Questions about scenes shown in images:
(begin)
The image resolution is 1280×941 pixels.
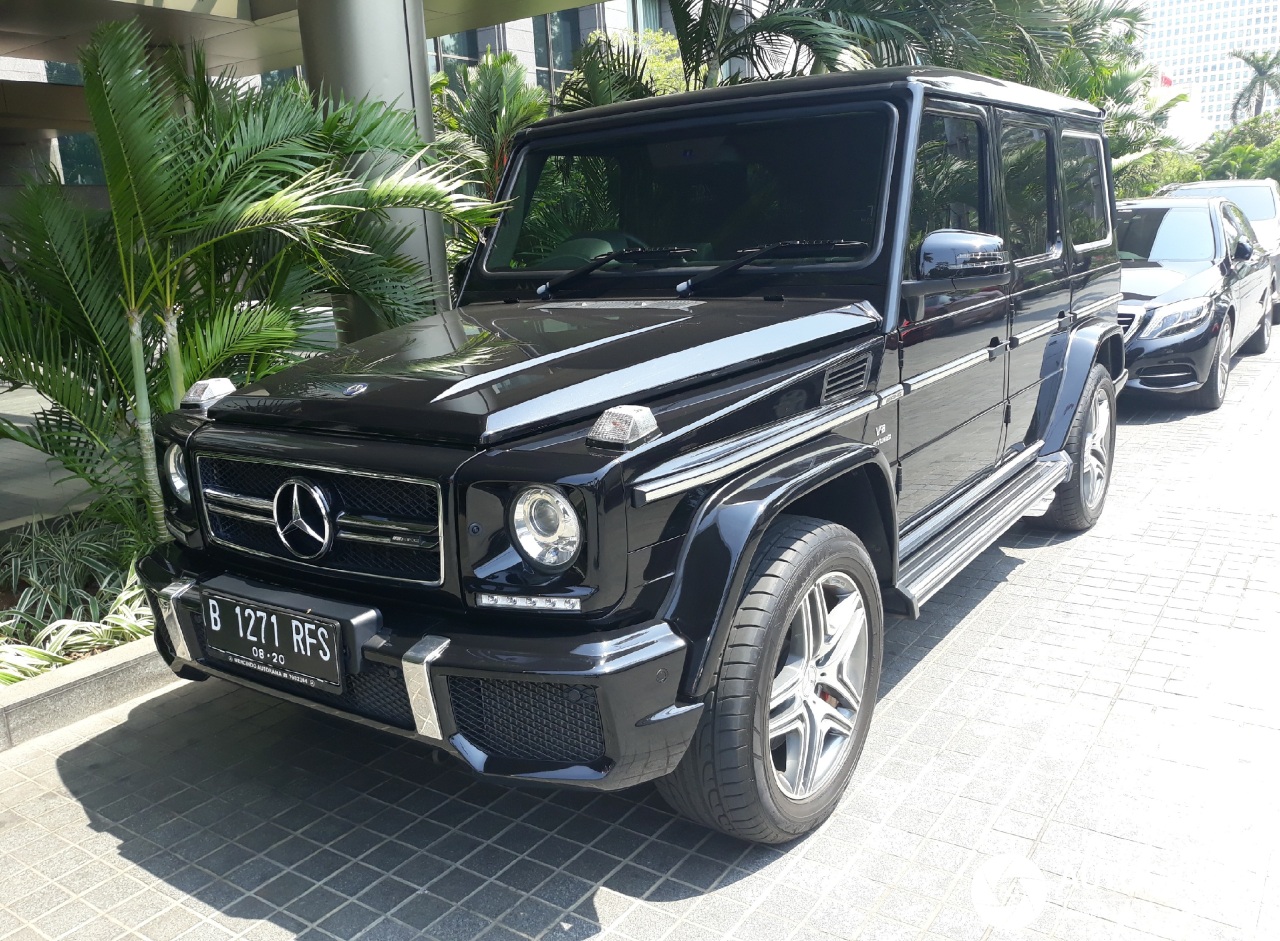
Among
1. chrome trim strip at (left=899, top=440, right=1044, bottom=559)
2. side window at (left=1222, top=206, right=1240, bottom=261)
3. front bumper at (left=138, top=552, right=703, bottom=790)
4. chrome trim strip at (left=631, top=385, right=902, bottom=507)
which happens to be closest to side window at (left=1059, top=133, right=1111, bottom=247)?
chrome trim strip at (left=899, top=440, right=1044, bottom=559)

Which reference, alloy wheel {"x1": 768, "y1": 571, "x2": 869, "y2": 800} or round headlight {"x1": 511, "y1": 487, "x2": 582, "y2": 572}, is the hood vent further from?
round headlight {"x1": 511, "y1": 487, "x2": 582, "y2": 572}

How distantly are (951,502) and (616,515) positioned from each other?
211 centimetres

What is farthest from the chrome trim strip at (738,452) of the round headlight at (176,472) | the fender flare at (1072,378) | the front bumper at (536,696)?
the fender flare at (1072,378)

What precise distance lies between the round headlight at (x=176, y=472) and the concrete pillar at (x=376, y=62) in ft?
8.68

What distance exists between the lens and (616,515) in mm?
2320

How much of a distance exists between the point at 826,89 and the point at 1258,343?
988 centimetres

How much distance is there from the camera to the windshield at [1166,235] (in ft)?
29.6

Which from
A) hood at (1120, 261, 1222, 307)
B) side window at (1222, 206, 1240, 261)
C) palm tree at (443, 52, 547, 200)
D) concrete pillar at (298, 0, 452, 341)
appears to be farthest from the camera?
palm tree at (443, 52, 547, 200)

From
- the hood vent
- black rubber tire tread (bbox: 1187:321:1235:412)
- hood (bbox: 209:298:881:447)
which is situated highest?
hood (bbox: 209:298:881:447)

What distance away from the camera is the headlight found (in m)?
8.06

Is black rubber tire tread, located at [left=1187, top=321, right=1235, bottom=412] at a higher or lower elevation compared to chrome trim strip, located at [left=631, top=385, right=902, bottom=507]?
lower

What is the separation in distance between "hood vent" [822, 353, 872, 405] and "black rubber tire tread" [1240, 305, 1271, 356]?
1000 centimetres

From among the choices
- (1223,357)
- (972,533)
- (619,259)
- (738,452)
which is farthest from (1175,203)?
(738,452)

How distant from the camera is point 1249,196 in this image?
13.5 metres
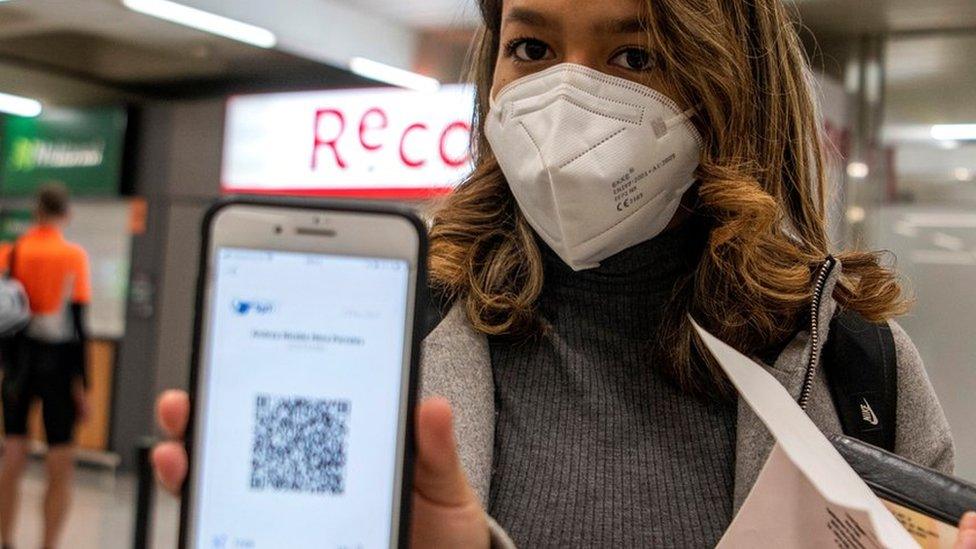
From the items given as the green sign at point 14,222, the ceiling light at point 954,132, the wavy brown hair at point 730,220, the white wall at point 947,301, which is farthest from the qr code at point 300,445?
the green sign at point 14,222

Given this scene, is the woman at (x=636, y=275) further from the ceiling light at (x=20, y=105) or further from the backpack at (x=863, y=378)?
the ceiling light at (x=20, y=105)

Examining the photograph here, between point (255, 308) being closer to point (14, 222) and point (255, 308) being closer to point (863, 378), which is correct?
point (863, 378)

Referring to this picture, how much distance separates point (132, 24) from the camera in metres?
5.80

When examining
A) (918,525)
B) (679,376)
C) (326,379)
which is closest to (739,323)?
(679,376)

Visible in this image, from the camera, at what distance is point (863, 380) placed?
0.97 m

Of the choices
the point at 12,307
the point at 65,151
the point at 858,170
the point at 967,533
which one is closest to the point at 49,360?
the point at 12,307

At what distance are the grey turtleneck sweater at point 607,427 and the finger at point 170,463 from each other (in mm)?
406

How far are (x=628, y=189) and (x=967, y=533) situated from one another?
22.8 inches

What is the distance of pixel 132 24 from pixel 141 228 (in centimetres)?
206

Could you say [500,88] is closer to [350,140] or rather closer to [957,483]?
[957,483]

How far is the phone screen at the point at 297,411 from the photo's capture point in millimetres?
667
(end)
● What this task involves
Rewrite the material from the line with "What is the distance" through the last line as a Markdown table with the columns Row and Line, leaving out blank lines.

● Response
| Row | Line |
|---|---|
| 1 | What is the distance of pixel 132 24 from pixel 141 228 (in centimetres)? |
| 2 | 206 |
| 3 | Could you say [500,88] is closer to [350,140] or rather closer to [957,483]? |
| 4 | [957,483] |
| 5 | How far is the phone screen at the point at 297,411 from the photo's capture point in millimetres? |
| 6 | 667 |